==== READING PASSAGE ====

4.3 Results and Discussions

Table 4 shows simulation results of scheduling algorithms solving scheduling problems with 7,495 VMs and 5,000 physical machines (hosts), in which VM’s data is converted from the first 400 jobs in the HPC2N Seth log-trace [1]. None of the algorithms use VM migration techniques, and all of them satisfy the Quality of Service (i.e. allocates all resources that user VM requested on-time). We use total energy consumption as the performance metrics for evaluating these VM allocation algorithms. The energy saving shown in both Table 4 is the reduction of total energy consumption of the corresponding algorithm compared to the baseline PABFD [6] algorithm.

Table 4 shows that our ETRE-ST/LFT/LDTF compared to PABFD [6], can reduce the total energy consumption on the average by 48 %, and 49 % respectively compared to norm-based vector bin-packing algorithms (VBP-Norm-L1/L2) in simulations with the first 400 jobs of the HPC2N Seth log-trace.

The PABFD generates a schedule that uses higher energy consumption than the ETRE-ST/LFT/LDTF because of the following main reasons. First, our hypothesis in this paper is that each VM consumes the same amount of energy in any physical server (\(e_{i}\)) and all physical servers are identical. As a consequence, the PABFD will choose a random physical server to map a new VM. The PABFD sorts the list of VMs by decreasing the requested computing power (e.g. MIPS), therefore the PABFD allocates VMs that firstly have the most requested computing power. In Table 2, all type-3 VMs have the highest requested computing power in the list, the next is a type-1 VM, etc. Instead, our proposed ETRE-ST/LFT/LDTF algorithms assign a new VM to a physical server in such a way that has minimum increase of total busy time of all physical machines and use fully all resources in physical machines.

==== EXERCISE DATA ====

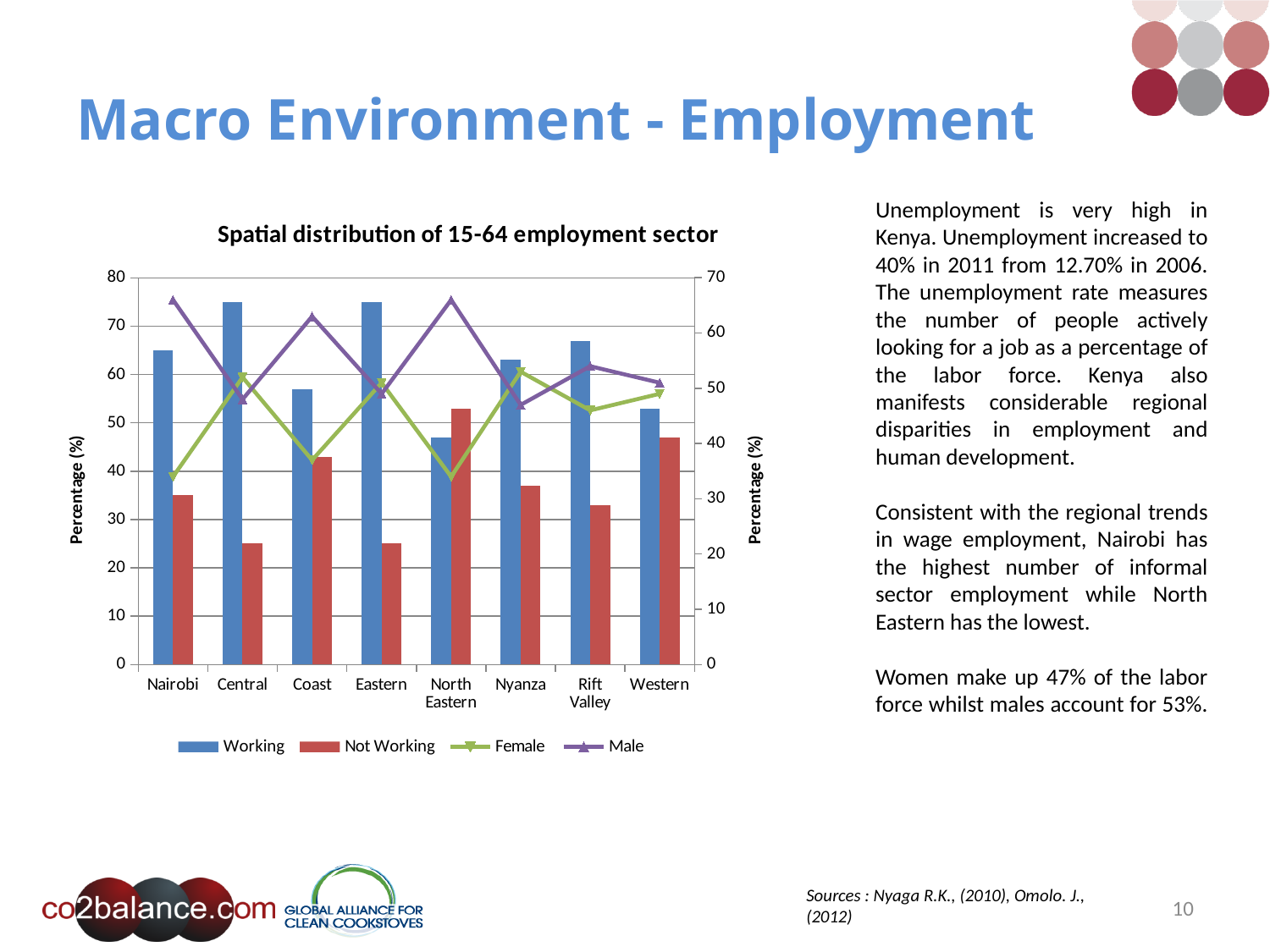
In North Eastern, which is larger: the Working value or the Not Working value? Not Working Is the Working value for Nairobi greater or less than 60? greater How many regions are shown along the x axis of the chart? 8 Is the Not Working value for Western greater or less than 40? greater Which is larger: the Working value for Nairobi or the Working value for Coast? Nairobi What kind of chart is used to plot the Working and Not Working series? bar chart Which region has the highest Not Working value? North Eastern What kind of chart is used to plot the Female and Male series? line chart How many series does the chart legend list? 4 Which region has the lowest Working value? North Eastern Is the Not Working value for Central greater or less than 30? less What is the title of the chart? Spatial distribution of 15-64 employment sector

====

**EXERCISE INSTRUCTIONS**
1 – Answer these from the Results and Discussions section, each in a few words:
(a) How many VMs and how many physical machines do the simulations schedule?
(b) Which algorithm is the baseline for the energy savings?
(c) In what order does PABFD sort the list of VMs?
2 – In the Results and Discussions section, substitute "assumption" for "hypothesis" and write out the passage starting with "The PABFD generates" and going on through "in physical machines.".

**SOLUTION LIST**
1 –
(a) 7,495 VMs and 5,000 physical machines (hosts).
(b) PABFD.
(c) By decreasing requested computing power (e.g. MIPS).

2 –
The PABFD generates a schedule that uses higher energy consumption than the ETRE-ST/LFT/LDTF because of the following main reasons. First, our assumption in this paper is that each VM consumes the same amount of energy in any physical server (\(e_{i}\)) and all physical servers are identical. As a consequence, the PABFD will choose a random physical server to map a new VM. The PABFD sorts the list of VMs by decreasing the requested computing power (e.g. MIPS), therefore the PABFD allocates VMs that firstly have the most requested computing power. In Table 2, all type-3 VMs have the highest requested computing power in the list, the next is a type-1 VM, etc. Instead, our proposed ETRE-ST/LFT/LDTF algorithms assign a new VM to a physical server in such a way that has minimum increase of total busy time of all physical machines and use fully all resources in physical machines.